### To do
Every entry here should be copied exactly.

### Data records
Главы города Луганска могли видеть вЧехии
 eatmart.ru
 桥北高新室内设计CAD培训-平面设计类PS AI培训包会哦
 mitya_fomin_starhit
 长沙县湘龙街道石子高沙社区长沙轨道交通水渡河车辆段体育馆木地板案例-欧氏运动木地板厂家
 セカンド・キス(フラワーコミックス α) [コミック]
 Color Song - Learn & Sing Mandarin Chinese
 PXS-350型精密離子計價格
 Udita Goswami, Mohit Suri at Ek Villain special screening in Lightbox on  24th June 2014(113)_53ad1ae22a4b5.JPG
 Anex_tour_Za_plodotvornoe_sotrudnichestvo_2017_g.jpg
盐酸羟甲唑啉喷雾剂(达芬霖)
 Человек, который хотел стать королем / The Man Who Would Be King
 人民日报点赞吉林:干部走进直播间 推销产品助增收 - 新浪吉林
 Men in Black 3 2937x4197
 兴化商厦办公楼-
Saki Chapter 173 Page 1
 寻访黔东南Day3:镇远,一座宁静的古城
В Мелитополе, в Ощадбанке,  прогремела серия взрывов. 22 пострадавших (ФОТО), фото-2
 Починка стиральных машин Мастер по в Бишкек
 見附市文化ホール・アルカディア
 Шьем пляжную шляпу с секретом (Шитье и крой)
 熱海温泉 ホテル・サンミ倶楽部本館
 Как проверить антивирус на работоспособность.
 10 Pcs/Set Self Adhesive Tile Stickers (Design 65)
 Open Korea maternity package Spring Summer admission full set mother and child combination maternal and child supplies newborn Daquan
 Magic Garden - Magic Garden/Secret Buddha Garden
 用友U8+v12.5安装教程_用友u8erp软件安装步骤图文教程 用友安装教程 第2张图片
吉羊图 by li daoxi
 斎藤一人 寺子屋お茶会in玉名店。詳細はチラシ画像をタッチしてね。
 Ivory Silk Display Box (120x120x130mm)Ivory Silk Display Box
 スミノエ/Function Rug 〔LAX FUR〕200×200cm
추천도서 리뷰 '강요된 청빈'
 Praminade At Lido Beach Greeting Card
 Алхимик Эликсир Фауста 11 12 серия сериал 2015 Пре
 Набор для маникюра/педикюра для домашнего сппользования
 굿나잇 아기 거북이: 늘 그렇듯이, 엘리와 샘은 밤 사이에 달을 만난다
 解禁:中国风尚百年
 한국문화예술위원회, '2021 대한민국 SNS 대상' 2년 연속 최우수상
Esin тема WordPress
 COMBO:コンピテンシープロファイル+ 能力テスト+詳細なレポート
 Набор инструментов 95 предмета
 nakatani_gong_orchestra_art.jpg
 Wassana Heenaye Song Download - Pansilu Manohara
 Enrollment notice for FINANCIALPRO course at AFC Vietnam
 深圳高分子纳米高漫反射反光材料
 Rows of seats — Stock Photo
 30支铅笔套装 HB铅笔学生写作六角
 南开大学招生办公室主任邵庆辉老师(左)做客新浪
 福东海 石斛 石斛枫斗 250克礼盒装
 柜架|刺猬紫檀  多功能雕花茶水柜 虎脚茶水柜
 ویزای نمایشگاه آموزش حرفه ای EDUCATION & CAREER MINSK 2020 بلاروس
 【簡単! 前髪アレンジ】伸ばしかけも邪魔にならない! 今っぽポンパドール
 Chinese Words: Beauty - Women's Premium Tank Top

### Completed task
Главы города Луганска могли видеть вЧехии
 eatmart.ru
 桥北高新室内设计CAD培训-平面设计类PS AI培训包会哦
 mitya_fomin_starhit
 长沙县湘龙街道石子高沙社区长沙轨道交通水渡河车辆段体育馆木地板案例-欧氏运动木地板厂家
 セカンド・キス(フラワーコミックス α) [コミック]
 Color Song - Learn & Sing Mandarin Chinese
 PXS-350型精密離子計價格
 Udita Goswami, Mohit Suri at Ek Villain special screening in Lightbox on  24th June 2014(113)_53ad1ae22a4b5.JPG
 Anex_tour_Za_plodotvornoe_sotrudnichestvo_2017_g.jpg
盐酸羟甲唑啉喷雾剂(达芬霖)
 Человек, который хотел стать королем / The Man Who Would Be King
 人民日报点赞吉林:干部走进直播间 推销产品助增收 - 新浪吉林
 Men in Black 3 2937x4197
 兴化商厦办公楼-
Saki Chapter 173 Page 1
 寻访黔东南Day3:镇远,一座宁静的古城
В Мелитополе, в Ощадбанке,  прогремела серия взрывов. 22 пострадавших (ФОТО), фото-2
 Починка стиральных машин Мастер по в Бишкек
 見附市文化ホール・アルカディア
 Шьем пляжную шляпу с секретом (Шитье и крой)
 熱海温泉 ホテル・サンミ倶楽部本館
 Как проверить антивирус на работоспособность.
 10 Pcs/Set Self Adhesive Tile Stickers (Design 65)
 Open Korea maternity package Spring Summer admission full set mother and child combination maternal and child supplies newborn Daquan
 Magic Garden - Magic Garden/Secret Buddha Garden
 用友U8+v12.5安装教程_用友u8erp软件安装步骤图文教程 用友安装教程 第2张图片
吉羊图 by li daoxi
 斎藤一人 寺子屋お茶会in玉名店。詳細はチラシ画像をタッチしてね。
 Ivory Silk Display Box (120x120x130mm)Ivory Silk Display Box
 スミノエ/Function Rug 〔LAX FUR〕200×200cm
추천도서 리뷰 '강요된 청빈'
 Praminade At Lido Beach Greeting Card
 Алхимик Эликсир Фауста 11 12 серия сериал 2015 Пре
 Набор для маникюра/педикюра для домашнего сппользования
 굿나잇 아기 거북이: 늘 그렇듯이, 엘리와 샘은 밤 사이에 달을 만난다
 解禁:中国风尚百年
 한국문화예술위원회, '2021 대한민국 SNS 대상' 2년 연속 최우수상
Esin тема WordPress
 COMBO:コンピテンシープロファイル+ 能力テスト+詳細なレポート
 Набор инструментов 95 предмета
 nakatani_gong_orchestra_art.jpg
 Wassana Heenaye Song Download - Pansilu Manohara
 Enrollment notice for FINANCIALPRO course at AFC Vietnam
 深圳高分子纳米高漫反射反光材料
 Rows of seats — Stock Photo
 30支铅笔套装 HB铅笔学生写作六角
 南开大学招生办公室主任邵庆辉老师(左)做客新浪
 福东海 石斛 石斛枫斗 250克礼盒装
 柜架|刺猬紫檀  多功能雕花茶水柜 虎脚茶水柜
 ویزای نمایشگاه آموزش حرفه ای EDUCATION & CAREER MINSK 2020 بلاروس
 【簡単! 前髪アレンジ】伸ばしかけも邪魔にならない! 今っぽポンパドール
 Chinese Words: Beauty - Women's Premium Tank Top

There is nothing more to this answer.